Exercise material:
○ ○ ○ ○ ○
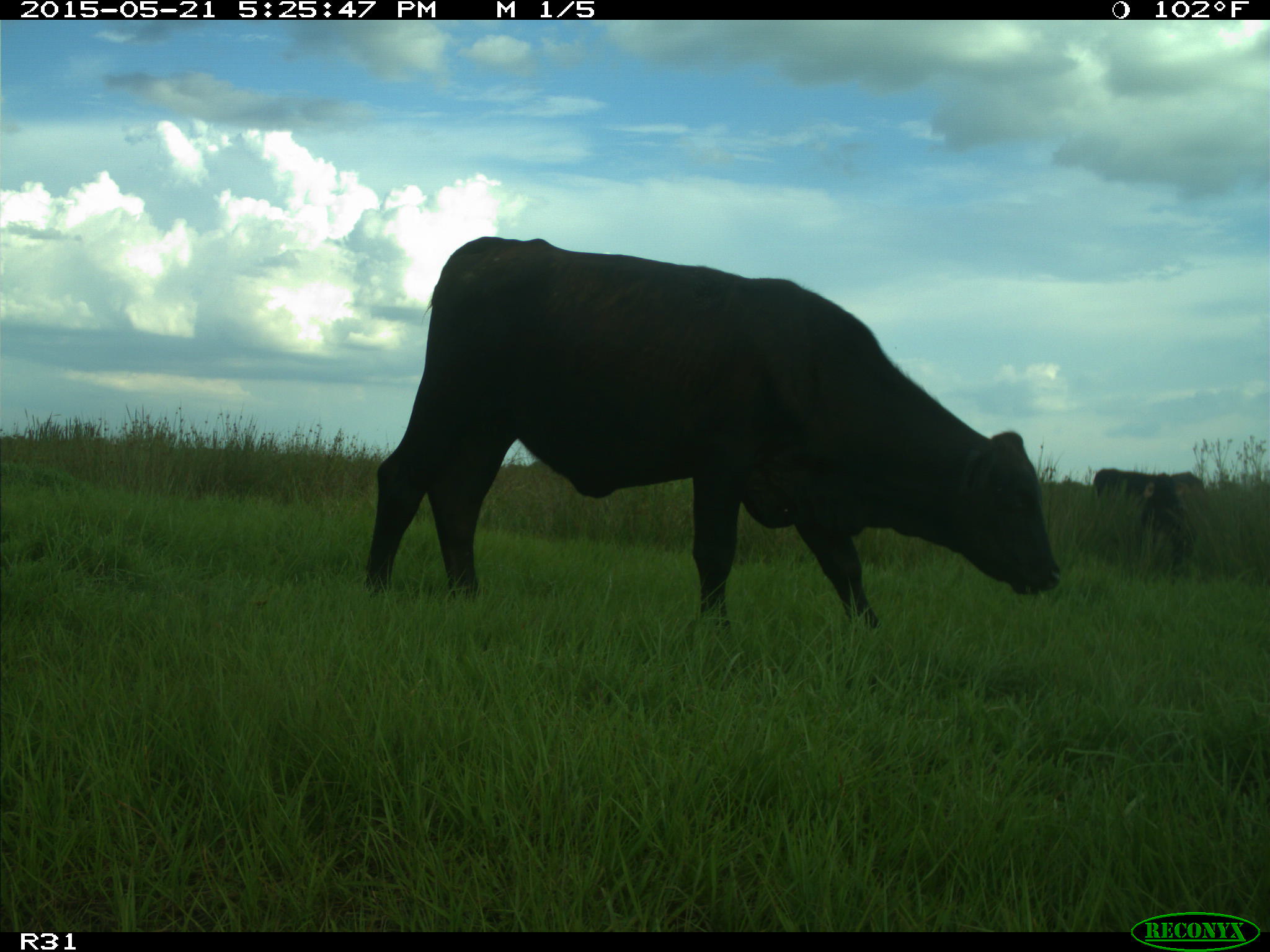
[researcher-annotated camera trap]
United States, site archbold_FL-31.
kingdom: Animalia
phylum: Chordata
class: Mammalia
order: Artiodactyla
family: Bovidae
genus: Bos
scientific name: Bos taurus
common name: domestic cow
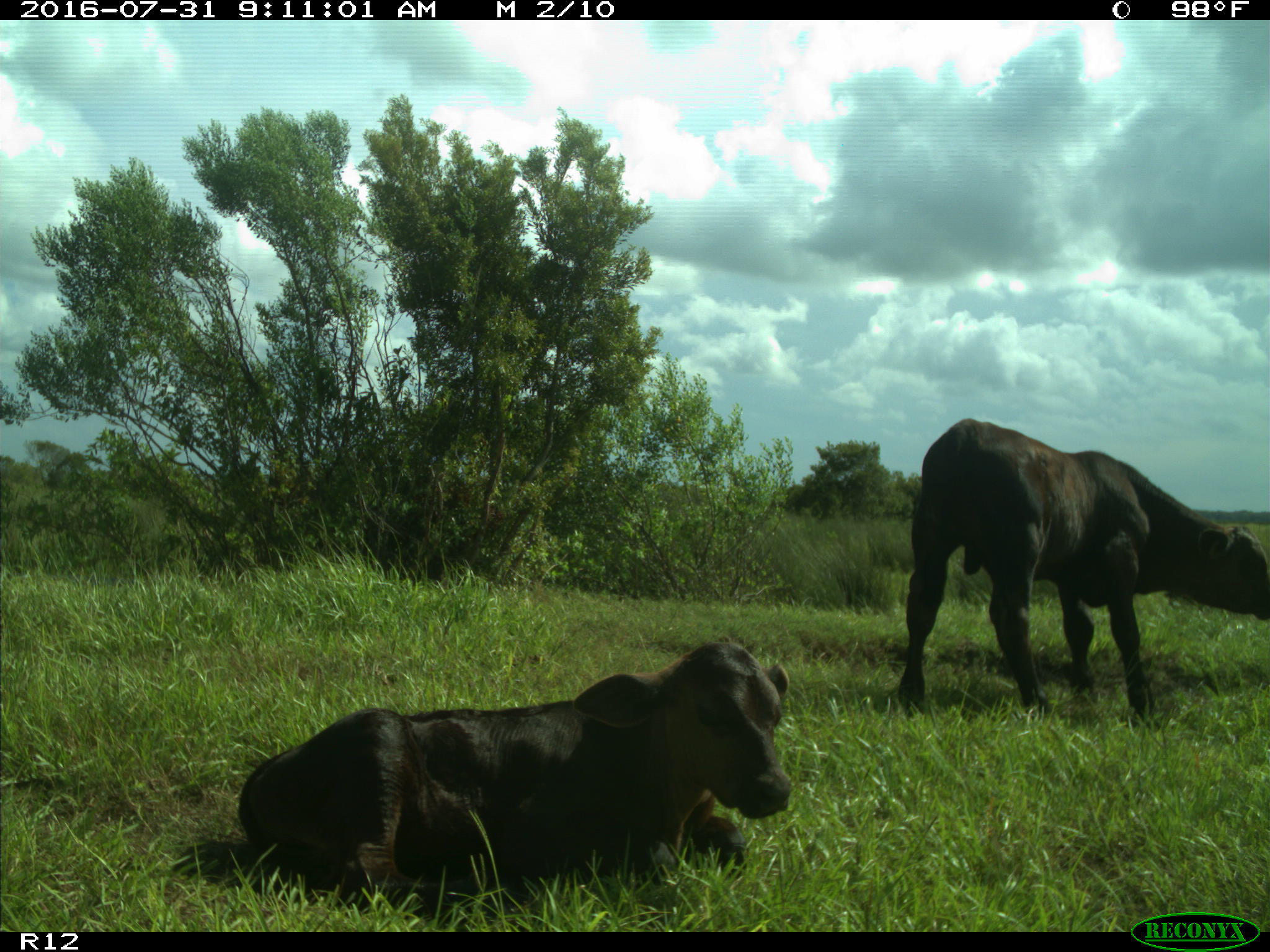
○ ○ ○ ○ ○
Action item:
Write out every line above exactly, minus images.

Solution to this exercise:
[researcher-annotated camera trap]
United States, site archbold_FL-31.
kingdom: Animalia
phylum: Chordata
class: Mammalia
order: Artiodactyla
family: Bovidae
genus: Bos
scientific name: Bos taurus
common name: domestic cow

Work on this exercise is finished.